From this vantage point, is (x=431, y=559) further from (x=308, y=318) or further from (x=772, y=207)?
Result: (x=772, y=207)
...
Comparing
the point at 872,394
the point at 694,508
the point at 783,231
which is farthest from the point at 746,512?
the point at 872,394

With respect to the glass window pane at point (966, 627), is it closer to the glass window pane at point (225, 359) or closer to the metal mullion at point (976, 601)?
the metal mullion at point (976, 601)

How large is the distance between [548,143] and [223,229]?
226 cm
---
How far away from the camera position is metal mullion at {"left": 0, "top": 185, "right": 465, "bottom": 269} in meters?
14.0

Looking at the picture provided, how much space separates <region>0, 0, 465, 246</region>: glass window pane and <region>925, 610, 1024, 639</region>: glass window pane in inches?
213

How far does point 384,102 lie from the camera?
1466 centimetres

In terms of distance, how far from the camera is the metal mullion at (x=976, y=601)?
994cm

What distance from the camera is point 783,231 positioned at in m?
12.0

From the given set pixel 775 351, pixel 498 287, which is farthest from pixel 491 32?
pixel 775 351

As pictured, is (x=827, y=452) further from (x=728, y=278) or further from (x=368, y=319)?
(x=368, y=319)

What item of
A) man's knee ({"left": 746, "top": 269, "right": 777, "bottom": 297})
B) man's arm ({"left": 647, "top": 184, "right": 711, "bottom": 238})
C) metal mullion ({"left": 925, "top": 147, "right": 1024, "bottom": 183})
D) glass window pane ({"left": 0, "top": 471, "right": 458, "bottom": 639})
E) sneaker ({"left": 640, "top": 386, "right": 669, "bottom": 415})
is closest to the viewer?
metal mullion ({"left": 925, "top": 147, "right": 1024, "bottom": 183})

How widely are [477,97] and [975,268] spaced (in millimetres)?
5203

| INSTRUCTIONS TO FOLLOW |
Turn the entries from the line containing "From this vantage" up to and including the line containing "Result: (x=772, y=207)" into a numbered list, omitting any blank lines.

| SOLUTION TO THE PROBLEM |
1. From this vantage point, is (x=431, y=559) further from (x=308, y=318) or further from (x=772, y=207)?
2. Result: (x=772, y=207)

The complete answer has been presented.